-------- EXCERPT TO READ
Spring Sing is an annual music competition held in May at UCLA's Pauley Pavilion. Touted as "UCLA's oldest and greatest musical tradition," the competition brings together UCLA students to perform as solo artists, duets, bands, and a cappella groups in front of an audience of over 8,000 UCLA students, alumni, faculty, staff and celebrity judges.

History
The competition began with only 11 groups and was performed on campus at UCLA's Royce Hall. In the beginning years, the competition was composed mainly of sorority singing groups, serenading their fraternity counterparts. The first of these groups to win the competition was a barbershop trio from the Phi Kappa Psi fraternity. During the 1940s, 1950s, and 1960s, the competition grew quickly and outgrew Royce Hall. It was then, that Spring Sing gained its popularity and notoriety within the Los Angeles and Orange County area, as it moved to the Hollywood Bowl. During these years, up to 5,000 Bruins, family, friends, and locals witnessed the competition each year. Also added to the mix were celebrity judges and masters of ceremonies - including Ronald Reagan in 1952. The competition peaked in the late 60s and took an eight-year hiatus during the 70s until student and alumni interest revived the event (on campus this time) in 1978. The first group to win in 1978 was the combined efforts of Sigma Kappa sorority and Alpha Tau Omega fraternity performing a 50's inspired spoof of fraternity and sorority life. In 1986, the UCLA Student Alumni Association took over the event and moved the event to the Los Angeles Tennis Center in 1989, eventually returning the competition back to its previous glory.
----------------
_AIM OF THE EXERCISE_: Can you pick up the Spring Sing history where it stops and carry it on? The lines that come next have nothing to do with this.
-------- DATASET EXTRACT
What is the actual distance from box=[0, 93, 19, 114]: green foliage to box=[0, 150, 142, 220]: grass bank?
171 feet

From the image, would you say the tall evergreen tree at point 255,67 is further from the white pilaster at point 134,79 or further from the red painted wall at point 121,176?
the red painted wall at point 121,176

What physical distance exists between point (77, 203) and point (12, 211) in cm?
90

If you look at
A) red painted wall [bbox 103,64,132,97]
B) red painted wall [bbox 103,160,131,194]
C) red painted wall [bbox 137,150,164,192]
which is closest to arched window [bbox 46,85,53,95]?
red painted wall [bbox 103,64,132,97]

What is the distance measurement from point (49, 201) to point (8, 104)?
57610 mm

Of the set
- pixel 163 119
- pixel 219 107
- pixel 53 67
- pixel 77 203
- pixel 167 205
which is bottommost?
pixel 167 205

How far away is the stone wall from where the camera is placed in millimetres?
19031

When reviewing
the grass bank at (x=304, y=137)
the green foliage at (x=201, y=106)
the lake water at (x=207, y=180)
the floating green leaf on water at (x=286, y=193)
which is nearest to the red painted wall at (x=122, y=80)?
----------------
_EXPECTED OUTPUT_:
Today

Today, the competition has expanded from its original version of fraternity singing groups, to over 15 artists grouped in 6 different categories (Solo, Duet, A Cappella, Band, Production, Exhibition). Each category (save Exhibition) is judged and a winner is selected for each (from which an overall winner is chosen to receive the "Northern California Alumni Grand Sweepstakes Award").

In addition to the talent aspect of Spring Sing today, the overall production has been turned into entertainment with the inception of the Company - a group of UCLA students who perform skits, songs and parodies in between each act as a way of introducing the next act. According to their website, they are "a group of the most hilarious and creative people on this campus who live for the spotlight and the opportunity to make an audience crack up."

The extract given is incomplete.